Thursday, September 13, 2012


Hypocrisy
Secretary of State Hillary Clinton on Thursday strongly denounced the mysterious anti-Muslim film tied to protests and deadly attacks on American diplomatic compounds. But she reiterated that America will not tolerate limits on its free speech — and challenged leaders in the Muslim world to immediately denounce violence in response.

...“I know it is hard for some people to understand why the United States cannot or does not just prevent these kinds of reprehensible videos from ever seeing the light of day,” she said. “Now, I would note that in today’s world with today’s technologies that is impossible. But even if it were possible, our country does have a long tradition of free expression, which is enshrined in our Constitution and in our law. We do not stop individual citizens from expressing their views no matter how distasteful they may be.”
The right to freedom of speech exists only under a system of rights. We don't support a system of rights in our client states; we actively support the opposite. If our clients had systems of rights they wouldn't be our clients.

In a globalized world the contradictions of power and freedom are made more and more obvious. For liberalism, as such, there's no difference between a Yemeni and an American, but legally they're separate. It's becoming harder for American liberals to ignore that their home state liberalism is predicated on the international political realism of a hegemon.

We're reliving the crises of the 19th century on a larger scale.

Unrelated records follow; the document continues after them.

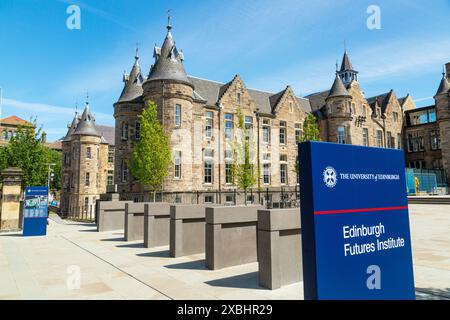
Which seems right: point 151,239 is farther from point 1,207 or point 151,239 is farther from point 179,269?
point 1,207

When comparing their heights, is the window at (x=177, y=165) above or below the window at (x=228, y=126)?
below

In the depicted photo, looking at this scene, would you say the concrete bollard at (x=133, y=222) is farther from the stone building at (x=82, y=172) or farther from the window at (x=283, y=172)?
the stone building at (x=82, y=172)

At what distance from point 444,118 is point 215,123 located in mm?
32999

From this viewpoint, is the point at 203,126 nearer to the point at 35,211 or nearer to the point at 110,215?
the point at 110,215

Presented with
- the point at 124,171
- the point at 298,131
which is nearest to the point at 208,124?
the point at 124,171

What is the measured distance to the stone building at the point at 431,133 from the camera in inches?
1688

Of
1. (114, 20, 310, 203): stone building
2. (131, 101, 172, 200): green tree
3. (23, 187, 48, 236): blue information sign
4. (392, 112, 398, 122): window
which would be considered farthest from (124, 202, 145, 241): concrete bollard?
(392, 112, 398, 122): window

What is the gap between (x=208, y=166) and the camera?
104ft

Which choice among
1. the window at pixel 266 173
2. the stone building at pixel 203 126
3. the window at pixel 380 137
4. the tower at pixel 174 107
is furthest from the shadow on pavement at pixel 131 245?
the window at pixel 380 137

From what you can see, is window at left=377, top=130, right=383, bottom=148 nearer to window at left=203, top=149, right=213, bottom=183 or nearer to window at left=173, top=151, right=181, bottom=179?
window at left=203, top=149, right=213, bottom=183

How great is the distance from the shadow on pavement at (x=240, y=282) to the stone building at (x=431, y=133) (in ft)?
151

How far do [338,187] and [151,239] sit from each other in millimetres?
8918

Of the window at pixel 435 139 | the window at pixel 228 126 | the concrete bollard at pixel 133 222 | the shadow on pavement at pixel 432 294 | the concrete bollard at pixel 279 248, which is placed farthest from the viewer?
the window at pixel 435 139
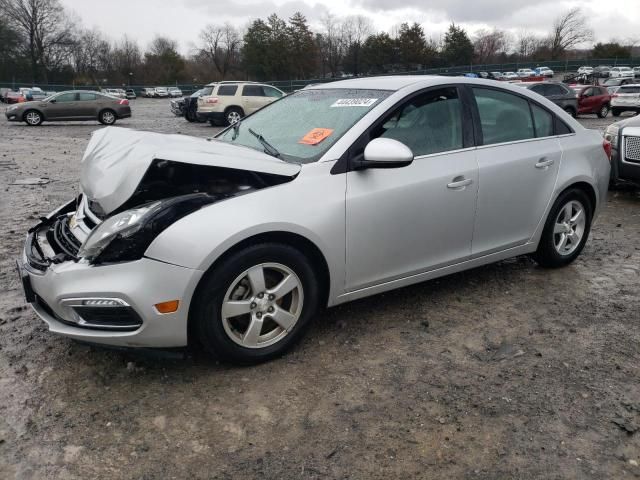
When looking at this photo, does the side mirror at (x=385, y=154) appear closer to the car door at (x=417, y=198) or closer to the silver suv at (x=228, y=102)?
the car door at (x=417, y=198)

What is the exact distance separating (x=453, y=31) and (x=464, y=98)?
88356 mm

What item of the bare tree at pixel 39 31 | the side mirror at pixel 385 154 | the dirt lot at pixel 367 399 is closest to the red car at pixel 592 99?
the dirt lot at pixel 367 399

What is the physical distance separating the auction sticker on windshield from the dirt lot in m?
1.40

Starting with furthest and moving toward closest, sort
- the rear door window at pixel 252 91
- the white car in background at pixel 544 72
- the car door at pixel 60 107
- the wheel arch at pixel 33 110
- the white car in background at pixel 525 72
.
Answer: the white car in background at pixel 544 72
the white car in background at pixel 525 72
the car door at pixel 60 107
the wheel arch at pixel 33 110
the rear door window at pixel 252 91

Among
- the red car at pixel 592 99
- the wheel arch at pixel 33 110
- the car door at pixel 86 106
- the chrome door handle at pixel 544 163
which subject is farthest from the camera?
the red car at pixel 592 99

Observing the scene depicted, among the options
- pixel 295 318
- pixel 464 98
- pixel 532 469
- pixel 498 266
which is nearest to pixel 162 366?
pixel 295 318

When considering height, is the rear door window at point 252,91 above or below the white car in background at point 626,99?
above

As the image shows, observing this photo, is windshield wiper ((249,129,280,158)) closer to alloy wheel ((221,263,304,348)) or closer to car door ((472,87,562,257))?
alloy wheel ((221,263,304,348))

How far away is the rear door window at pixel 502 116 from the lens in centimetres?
382

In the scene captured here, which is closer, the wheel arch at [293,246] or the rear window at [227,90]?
the wheel arch at [293,246]

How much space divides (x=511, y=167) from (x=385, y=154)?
1281 millimetres

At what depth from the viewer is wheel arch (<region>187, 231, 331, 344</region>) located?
8.90ft

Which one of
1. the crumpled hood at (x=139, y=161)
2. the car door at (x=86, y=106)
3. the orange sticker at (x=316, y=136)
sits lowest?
the car door at (x=86, y=106)

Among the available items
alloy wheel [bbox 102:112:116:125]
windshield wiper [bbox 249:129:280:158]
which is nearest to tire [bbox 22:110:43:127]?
alloy wheel [bbox 102:112:116:125]
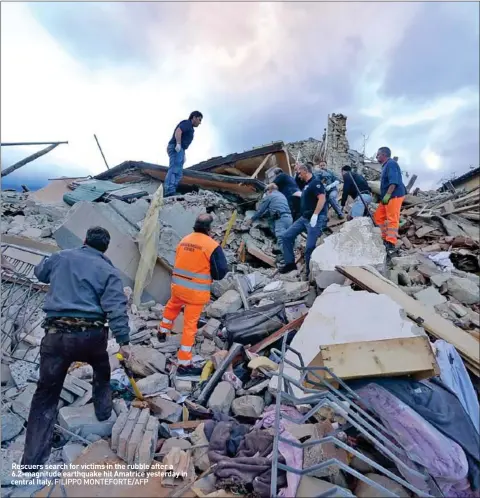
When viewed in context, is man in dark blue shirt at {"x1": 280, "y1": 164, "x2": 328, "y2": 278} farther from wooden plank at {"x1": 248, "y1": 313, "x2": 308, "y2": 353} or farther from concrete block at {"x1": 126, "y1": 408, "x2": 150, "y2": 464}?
concrete block at {"x1": 126, "y1": 408, "x2": 150, "y2": 464}

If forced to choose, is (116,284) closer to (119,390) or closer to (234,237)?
(119,390)

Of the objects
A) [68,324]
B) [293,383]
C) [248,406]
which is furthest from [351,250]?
[68,324]

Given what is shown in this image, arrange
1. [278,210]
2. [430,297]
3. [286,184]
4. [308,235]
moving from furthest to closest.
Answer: [286,184]
[278,210]
[308,235]
[430,297]

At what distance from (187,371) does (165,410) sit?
0.67m

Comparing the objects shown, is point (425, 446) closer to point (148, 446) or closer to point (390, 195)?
point (148, 446)

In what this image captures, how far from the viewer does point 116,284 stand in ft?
9.29

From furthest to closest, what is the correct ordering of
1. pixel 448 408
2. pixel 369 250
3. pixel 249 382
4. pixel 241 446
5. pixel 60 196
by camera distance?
pixel 60 196, pixel 369 250, pixel 249 382, pixel 241 446, pixel 448 408

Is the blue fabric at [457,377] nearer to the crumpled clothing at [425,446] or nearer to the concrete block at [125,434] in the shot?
the crumpled clothing at [425,446]

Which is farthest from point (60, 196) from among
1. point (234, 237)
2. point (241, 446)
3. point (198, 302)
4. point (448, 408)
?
point (448, 408)

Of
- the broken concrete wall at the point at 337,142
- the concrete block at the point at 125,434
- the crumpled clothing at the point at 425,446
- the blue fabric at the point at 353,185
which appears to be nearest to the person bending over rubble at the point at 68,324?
the concrete block at the point at 125,434

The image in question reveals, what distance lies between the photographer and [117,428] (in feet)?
9.14

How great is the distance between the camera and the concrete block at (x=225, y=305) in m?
4.64

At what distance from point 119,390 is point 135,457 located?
91cm

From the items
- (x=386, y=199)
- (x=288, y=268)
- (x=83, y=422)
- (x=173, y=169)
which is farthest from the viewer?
(x=173, y=169)
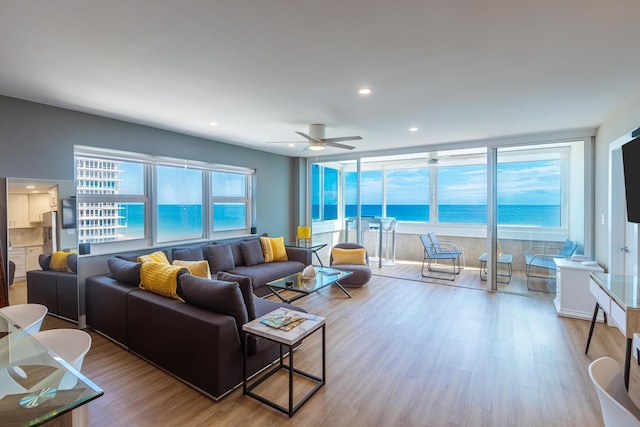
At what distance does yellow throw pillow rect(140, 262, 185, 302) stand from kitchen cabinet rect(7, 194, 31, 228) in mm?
1399

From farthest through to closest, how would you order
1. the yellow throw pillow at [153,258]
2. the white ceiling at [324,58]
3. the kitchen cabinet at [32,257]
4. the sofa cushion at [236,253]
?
the sofa cushion at [236,253] → the yellow throw pillow at [153,258] → the kitchen cabinet at [32,257] → the white ceiling at [324,58]

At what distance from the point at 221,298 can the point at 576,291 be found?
433 cm

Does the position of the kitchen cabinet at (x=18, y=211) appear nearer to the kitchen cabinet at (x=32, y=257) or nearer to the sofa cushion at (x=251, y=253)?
the kitchen cabinet at (x=32, y=257)

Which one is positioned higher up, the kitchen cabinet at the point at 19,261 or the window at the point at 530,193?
the window at the point at 530,193

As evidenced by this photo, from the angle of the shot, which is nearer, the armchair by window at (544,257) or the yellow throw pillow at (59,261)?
the yellow throw pillow at (59,261)

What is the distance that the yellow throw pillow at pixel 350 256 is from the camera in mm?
5496

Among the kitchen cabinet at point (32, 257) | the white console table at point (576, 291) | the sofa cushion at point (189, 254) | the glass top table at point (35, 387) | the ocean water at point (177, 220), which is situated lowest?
the white console table at point (576, 291)

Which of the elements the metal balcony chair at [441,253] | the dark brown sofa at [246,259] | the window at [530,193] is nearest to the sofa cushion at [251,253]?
the dark brown sofa at [246,259]

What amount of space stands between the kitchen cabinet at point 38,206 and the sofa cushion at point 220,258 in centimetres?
198

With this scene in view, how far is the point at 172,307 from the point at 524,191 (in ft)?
17.1

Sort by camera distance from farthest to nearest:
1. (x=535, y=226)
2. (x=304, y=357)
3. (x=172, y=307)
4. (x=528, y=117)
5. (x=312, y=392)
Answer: (x=535, y=226), (x=528, y=117), (x=304, y=357), (x=172, y=307), (x=312, y=392)

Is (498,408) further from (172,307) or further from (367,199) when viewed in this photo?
(367,199)

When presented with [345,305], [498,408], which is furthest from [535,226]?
[498,408]

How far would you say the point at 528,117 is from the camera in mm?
3738
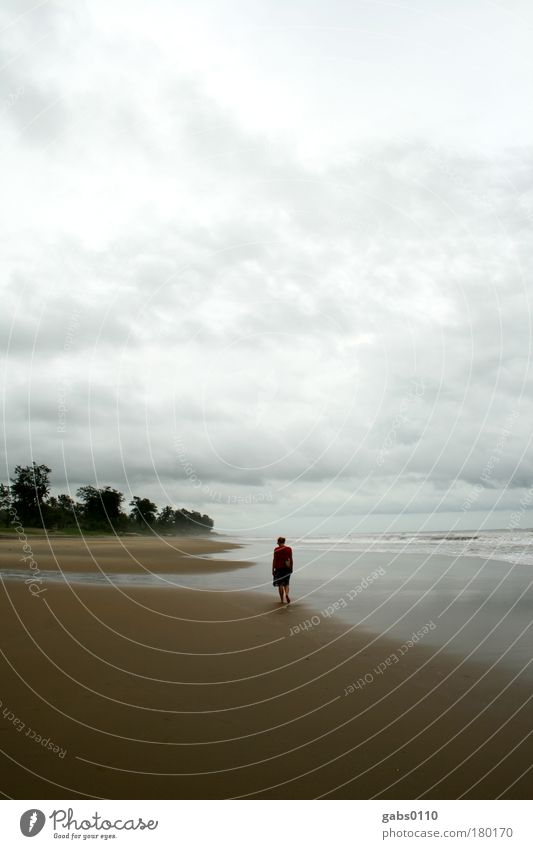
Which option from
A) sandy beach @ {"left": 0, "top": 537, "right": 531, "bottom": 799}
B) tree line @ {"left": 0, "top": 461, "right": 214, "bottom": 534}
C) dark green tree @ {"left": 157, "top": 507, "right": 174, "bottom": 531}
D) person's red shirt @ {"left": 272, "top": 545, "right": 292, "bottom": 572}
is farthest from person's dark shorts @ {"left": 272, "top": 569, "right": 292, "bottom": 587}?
dark green tree @ {"left": 157, "top": 507, "right": 174, "bottom": 531}

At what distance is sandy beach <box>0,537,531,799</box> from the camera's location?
204 inches

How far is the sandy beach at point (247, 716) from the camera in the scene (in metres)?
5.18

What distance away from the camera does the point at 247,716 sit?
6699 millimetres

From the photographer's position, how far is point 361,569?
87.4 feet

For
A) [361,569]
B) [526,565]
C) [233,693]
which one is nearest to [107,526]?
[361,569]

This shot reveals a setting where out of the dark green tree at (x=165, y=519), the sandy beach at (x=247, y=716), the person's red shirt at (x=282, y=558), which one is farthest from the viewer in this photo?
the dark green tree at (x=165, y=519)

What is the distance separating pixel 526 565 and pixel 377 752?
22360mm

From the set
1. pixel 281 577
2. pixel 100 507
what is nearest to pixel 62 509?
pixel 100 507

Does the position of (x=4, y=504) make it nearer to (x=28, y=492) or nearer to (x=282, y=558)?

Much of modern intellectual life, and all of it that could be called Modernist (the best and worst), has been built by indulging "the intentional fallacy". [Only the phrase is recent, and one gets the sense it was  coined as a way to help the coiners declare themselves both above the fray and exceptions to the rule.]   
Claims of superior self-awareness have been used as a bludgeon; the model is endless oneupmanship. Even the study of history has been used to argue for exceptionalism, either of a state or of the present, of Modernism and “The Modern Project”.  What's amazed me more than anything as I've looked back is how often the empiricism central to art and to all communicative acts has been ignored in service to the desire for some sort of objective “truth”, even artistic or poetic truth, whatever that would mean.

The arts, engaging the language and forms of a society at any given time, are synecdochic for society. Reading Linda Nochlin on 19th Century French Orientalism, on Gerome and other artists of the Paris Salon, it was impossible not to see the parallel to Clem Greenberg’s claims to linguistic transparency and reason. Impressionism is best described as demanding no more than honesty as opposed to the hypocrisy of Salon culture, but the later claims of Modernism defend something closer to what Baudelaire called “philosophic” art, ending in Greenberg’s blank Apollonianism, and beyond that in other equally rationalized assumption of artistic or political value.